Yesterday I watched John Cassavetes, and I’d never really dug into his work before. It was sensational. I wish I’d have caught it back then, in my gluttonous days, but then I might not have appreciated it so much. I appreciate it because it aligns with my sensibilities now as a creator. I’m a creator now, not a consumer, because once you’re burned out on ingesting it you go into manufacturing. So I reconnected with my love of that pure art, the art attached to — here. Pause, and let me take a detour so I can make an appropriate comparison…
I used to wear these Dockers sweaters, because I thought they looked cool. No idea why. They were yuppie sweaters, and I’d go pick them out. They were like caramel colored, with strange striped patterns. I think I thought I looked sophisticated. I was also a fan of boots; Timbaland style, but actually the brand was LUGZ. I saw them advertised on TV and thought they were grand, so I’d wear those too. Then I’d wear my Lee pipes and various other baggie pants, with a DC shoes beanie. So really, it was a cobbled together style of my own design. I remember a very eclectic girl Willow telling me “I thought you were wearing those sweaters to be ironic.” No, the thought hadn’t crossed my mind. I wore it all because I loved it all, and it made me feel good.

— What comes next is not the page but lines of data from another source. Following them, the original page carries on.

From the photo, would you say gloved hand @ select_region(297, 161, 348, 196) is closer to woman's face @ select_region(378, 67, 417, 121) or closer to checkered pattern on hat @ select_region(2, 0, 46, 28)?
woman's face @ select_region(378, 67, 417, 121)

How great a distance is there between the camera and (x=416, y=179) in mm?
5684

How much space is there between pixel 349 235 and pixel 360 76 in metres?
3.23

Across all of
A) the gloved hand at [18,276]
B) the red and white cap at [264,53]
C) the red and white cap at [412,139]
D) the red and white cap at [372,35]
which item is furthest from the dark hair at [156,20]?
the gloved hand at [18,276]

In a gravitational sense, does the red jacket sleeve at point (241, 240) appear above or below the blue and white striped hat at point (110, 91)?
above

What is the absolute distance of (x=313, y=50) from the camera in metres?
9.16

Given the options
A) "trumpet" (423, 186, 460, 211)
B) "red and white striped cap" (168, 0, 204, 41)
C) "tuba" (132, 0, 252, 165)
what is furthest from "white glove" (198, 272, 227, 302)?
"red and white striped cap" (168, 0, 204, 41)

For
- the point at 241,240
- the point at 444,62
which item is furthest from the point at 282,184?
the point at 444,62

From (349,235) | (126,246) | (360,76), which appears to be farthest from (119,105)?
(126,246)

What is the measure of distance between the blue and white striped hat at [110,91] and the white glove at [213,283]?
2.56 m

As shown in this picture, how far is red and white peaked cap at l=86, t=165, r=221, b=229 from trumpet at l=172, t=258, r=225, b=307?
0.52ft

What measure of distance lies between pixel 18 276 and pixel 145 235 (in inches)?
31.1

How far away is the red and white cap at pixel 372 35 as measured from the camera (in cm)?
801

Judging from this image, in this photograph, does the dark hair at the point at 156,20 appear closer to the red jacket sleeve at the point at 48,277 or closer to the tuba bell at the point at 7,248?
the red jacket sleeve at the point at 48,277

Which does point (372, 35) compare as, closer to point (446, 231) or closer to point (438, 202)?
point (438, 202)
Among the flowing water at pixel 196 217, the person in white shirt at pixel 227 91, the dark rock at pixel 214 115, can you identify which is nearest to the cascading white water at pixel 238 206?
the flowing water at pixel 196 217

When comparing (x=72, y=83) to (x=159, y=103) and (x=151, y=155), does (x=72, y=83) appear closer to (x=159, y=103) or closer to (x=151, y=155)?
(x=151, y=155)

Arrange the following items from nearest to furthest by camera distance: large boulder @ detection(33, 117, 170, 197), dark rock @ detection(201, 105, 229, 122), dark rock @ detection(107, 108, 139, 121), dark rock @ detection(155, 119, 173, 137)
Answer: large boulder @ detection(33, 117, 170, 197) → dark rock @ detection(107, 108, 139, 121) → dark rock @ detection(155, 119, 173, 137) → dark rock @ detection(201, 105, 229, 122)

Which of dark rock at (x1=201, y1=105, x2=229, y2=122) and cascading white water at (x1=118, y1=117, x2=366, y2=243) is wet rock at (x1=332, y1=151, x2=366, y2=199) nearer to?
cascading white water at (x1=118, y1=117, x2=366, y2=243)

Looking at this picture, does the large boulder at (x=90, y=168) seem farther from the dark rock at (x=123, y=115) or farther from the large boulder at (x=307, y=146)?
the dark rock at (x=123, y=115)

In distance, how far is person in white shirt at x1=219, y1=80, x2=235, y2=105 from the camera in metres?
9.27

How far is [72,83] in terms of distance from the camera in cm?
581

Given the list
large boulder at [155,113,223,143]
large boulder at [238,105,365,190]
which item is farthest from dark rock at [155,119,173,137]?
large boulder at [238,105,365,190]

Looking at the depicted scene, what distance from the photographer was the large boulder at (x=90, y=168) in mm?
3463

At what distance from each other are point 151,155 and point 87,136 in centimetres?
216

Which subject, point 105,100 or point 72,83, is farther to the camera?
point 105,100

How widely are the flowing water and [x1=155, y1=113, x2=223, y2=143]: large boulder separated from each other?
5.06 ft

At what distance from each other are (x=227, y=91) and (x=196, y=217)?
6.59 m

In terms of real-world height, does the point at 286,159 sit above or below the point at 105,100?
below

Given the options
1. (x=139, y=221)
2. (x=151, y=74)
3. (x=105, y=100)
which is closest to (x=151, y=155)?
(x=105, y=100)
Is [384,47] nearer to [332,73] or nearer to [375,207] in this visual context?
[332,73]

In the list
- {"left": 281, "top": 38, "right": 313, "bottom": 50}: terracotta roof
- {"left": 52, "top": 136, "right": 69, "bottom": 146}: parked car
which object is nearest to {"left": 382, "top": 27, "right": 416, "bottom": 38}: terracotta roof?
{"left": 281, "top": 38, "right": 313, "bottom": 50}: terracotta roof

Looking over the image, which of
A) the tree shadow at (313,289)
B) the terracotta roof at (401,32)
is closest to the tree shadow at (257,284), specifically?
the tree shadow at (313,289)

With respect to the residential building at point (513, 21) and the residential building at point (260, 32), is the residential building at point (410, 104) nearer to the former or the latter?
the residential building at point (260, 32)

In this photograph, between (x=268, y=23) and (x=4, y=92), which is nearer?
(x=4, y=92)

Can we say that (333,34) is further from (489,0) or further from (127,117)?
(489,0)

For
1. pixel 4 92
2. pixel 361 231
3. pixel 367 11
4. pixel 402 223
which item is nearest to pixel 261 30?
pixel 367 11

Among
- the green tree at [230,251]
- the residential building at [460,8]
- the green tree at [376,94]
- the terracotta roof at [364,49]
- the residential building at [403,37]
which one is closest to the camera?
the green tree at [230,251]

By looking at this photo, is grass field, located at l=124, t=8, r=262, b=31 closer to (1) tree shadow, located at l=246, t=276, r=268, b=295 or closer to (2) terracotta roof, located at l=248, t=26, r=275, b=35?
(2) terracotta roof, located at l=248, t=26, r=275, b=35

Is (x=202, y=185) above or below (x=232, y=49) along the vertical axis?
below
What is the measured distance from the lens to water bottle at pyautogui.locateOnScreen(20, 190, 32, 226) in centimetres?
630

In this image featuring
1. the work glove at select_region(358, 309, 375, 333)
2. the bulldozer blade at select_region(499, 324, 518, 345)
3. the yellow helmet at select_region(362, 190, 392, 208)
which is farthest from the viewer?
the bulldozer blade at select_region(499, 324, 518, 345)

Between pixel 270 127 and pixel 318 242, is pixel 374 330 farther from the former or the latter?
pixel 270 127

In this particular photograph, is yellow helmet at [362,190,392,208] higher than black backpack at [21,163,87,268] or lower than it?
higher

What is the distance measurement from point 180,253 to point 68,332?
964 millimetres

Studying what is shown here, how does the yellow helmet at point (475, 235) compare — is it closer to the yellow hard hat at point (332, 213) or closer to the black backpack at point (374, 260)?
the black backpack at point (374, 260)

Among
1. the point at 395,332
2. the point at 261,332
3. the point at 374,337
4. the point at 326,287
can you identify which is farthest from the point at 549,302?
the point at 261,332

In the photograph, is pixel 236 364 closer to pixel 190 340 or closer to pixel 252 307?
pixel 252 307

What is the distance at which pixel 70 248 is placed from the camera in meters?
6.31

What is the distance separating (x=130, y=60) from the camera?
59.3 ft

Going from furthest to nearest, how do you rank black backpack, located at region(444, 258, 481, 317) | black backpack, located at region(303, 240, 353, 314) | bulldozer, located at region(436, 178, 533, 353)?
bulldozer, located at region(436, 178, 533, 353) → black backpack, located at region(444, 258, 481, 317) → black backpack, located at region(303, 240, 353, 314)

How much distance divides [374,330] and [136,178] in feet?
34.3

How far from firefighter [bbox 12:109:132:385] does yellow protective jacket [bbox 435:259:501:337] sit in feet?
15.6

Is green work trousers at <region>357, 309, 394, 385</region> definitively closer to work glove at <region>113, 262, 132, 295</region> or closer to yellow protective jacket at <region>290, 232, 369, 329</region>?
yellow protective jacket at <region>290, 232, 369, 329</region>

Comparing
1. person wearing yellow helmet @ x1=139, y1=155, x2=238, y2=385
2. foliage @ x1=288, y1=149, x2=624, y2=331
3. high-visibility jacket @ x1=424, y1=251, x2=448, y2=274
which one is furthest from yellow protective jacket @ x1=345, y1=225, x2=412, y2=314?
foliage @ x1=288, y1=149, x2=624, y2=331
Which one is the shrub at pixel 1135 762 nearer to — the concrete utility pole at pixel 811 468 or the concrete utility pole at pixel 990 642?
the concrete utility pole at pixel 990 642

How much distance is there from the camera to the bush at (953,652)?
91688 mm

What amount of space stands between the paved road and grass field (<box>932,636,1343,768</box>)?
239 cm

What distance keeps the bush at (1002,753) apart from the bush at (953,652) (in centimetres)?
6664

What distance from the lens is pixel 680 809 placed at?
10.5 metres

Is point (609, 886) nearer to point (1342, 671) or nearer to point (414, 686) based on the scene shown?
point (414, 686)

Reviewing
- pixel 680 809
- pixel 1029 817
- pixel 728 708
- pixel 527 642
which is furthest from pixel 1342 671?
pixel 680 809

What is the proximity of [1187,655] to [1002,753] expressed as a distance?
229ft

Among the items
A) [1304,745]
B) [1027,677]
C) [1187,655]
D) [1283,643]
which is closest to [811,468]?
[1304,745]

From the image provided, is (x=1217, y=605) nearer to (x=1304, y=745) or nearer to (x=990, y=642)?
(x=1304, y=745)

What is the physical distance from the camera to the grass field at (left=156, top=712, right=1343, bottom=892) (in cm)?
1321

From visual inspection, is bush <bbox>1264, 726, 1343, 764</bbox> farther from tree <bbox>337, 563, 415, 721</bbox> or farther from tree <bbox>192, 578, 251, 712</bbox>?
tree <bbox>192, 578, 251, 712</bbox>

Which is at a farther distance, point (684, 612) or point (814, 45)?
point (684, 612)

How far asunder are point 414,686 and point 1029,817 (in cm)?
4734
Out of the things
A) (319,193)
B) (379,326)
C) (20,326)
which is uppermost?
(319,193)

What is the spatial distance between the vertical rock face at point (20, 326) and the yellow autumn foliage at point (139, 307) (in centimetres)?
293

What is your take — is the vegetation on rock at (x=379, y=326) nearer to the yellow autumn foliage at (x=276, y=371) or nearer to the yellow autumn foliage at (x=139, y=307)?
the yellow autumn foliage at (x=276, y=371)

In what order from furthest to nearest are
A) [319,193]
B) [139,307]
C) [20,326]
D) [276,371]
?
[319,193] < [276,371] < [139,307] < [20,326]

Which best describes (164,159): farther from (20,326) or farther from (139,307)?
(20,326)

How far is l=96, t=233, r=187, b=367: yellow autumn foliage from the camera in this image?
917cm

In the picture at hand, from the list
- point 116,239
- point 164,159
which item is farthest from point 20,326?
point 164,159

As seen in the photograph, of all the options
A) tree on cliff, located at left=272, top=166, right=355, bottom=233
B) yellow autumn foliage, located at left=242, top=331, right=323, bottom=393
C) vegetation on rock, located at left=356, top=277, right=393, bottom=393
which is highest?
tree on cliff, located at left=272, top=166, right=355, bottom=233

And I connect this to art, because, at a certain time there was a purity to my consumption. I watched artists who made choices based on what they loved to the fucking bone. There was no compromise. I remember being that kind of guy. John Cassavetes made me remember being that guy. I was thinking about it today — man, if I ever made a soundtrack to my movie, why not use the saxophone? I used to play the saxophone, and I used to love the saxophone. Who says I can’t use the fucking saxophone?
And so anyways, I had an inkling of this feeling, and then I looked up John Cassavetes on spotify, and I ended up finding this very unique playlist. I popped it on, and every single song was something different, something I’d never heard. I was instantly reminded of the Amazon movie recommendation lists.
This was a six-hour playlist curated by someone, who’s spent a lifetime (or decent amount of time, anyways) digging into music, more and more obscure, connected in some way to something earlier on in the journey that they embarked upon. I loved it. This is why the internet is great. All of my emotions came flooding back tenfold; the joy of diving into the deep end with my interests and not giving a fuck what anyone thinks. Finding one thing I like, then going levels beyond to find another, and another, until you’re in your own little world. How awesome.
The internet gets blamed for a lot of bad stuff, and it’s mostly true. However, the internet is also replete with priceless jewels; of people longing to share their deepest joys and obsessions. The Katie’s and the Caseys are out there, and they’re willing to share what they’ve gathered. I’m starting to feel like a consumer again. It’s a dazzling feeling, like being reborn.